Entretanto, ressalta-se que a escuta exercida pela ouvidora acontece dentro de uma relação transferencial. A transferência ocorre com a Ouvidoria e não com a ouvidora. Quando se percebe que os aspectos trazidos pelo demandante pertencem mais à esfera da subjetividade, tem-se o cuidado de efetuar um encaminhamento a clínica da psicologia da PUC Minas. No espaço da ouvidoria, a escuta guarda relações com a Psicanálise, entretanto os desdobramentos acontecem na esfera institucional.

Quando a Psicanálise abre espaço para a circulação da palavra, ela inverte a posição da estratégia até então vigente no modelo da clínica médica. A clínica médica baseia a sua estratégia no olhar. Descreve-se exaustivamente as configurações clínicas dos pacientes e ordena esta variedade de quadros visuais. Não é isso que a psiquiatria faz? Para cada enfermidade constrói-se um tipo de ideal, que se realiza empiricamente e estuda-se suas variações clínicas diante de cada situação concreta.

Freud não apenas inverte as operações, construindo uma clínica da escuta, como transforma o cenário. No campo psicanalítico a inibição visual muda de espaço e o eixo regrado pela oposição falar/escutar passa a ocupar a posição anteriormente preenchida pelo eixo ver/ser visto.
A figura do analista se coloca no lugar reservado, como que procurando construir um espaço intersubjetivo que afaste a presença do olhar/ser olhado, investindo na estratégia do falar/escutar que deve ser entendido na sua singularidade.

É assim que se opera na Ouvidoria. Considerando o portador de uma verdade a ser revelada, tenta-se facilitar o máximo a sua escuta. O seu discurso é respeitado na sua complexa arquitetura, mas é descentrado, deslocado da posição de monumento, que ocuparia no universo visual da clínica.

Referência Bibliográfica

BIRMAN, Joel. Freud e a interpretação Psicanalítica. Rio de Janeiro: Relume-Dumará, 1991.

BRASIL. Ouvidoria – Geral da União. A Ouvidoria – Geral da União e sua atuação: anais do II fórum nacional de ouvidorias públicas. Brasília [s.n.], 2005.

FREUD, Sigmund. A interpretação dos sonhos (1900). In: FREUD, Sigmund. Edição Standard brasileira das obras psicológicas completas de Sigmund Freud: Rio de Janeiro: Imago, 1987. v. 4, p.30-32.

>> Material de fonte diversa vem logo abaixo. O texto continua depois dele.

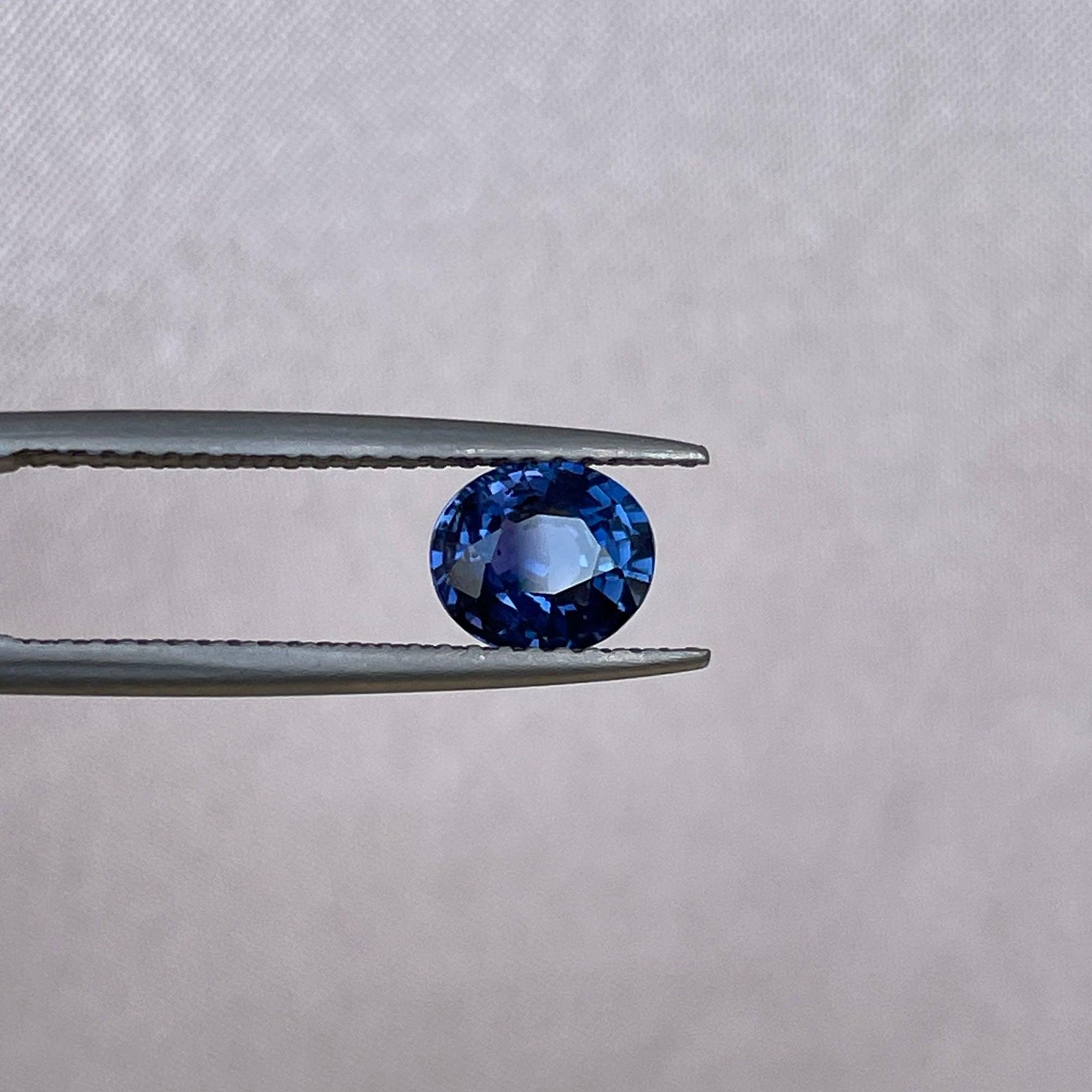 blue stone jewelry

LYRA, Rubens Pinto. Ouvidorias públicas: as ouvidorias universitárias. In: LYRA, Rubens Pintom(org). A nova esfera pública da cidadania. João Pessoa: UFPB, 1996.

VISMONA, Edson (org). A Ouvidoria Brasileira: dez anos da Associação Brasileira de Ouvidores. São Paulo: Imprensa Oficial, 2005.

SÁ, Adísia; VILANOA, Fátima; MACIEL, Roberto (org). Ombudsman, ouvidores: transparências, mediação e cidadania. Fortaleza: Edições Demócrito Rocha, 2004.

WEINBERG, Miryam. Ouvidoria Geral. Belo Horizonte. 2000. 29f. Projeto de elaboração da Ouvidoria da Pontifícia Universidade Católica de Minas Gerais.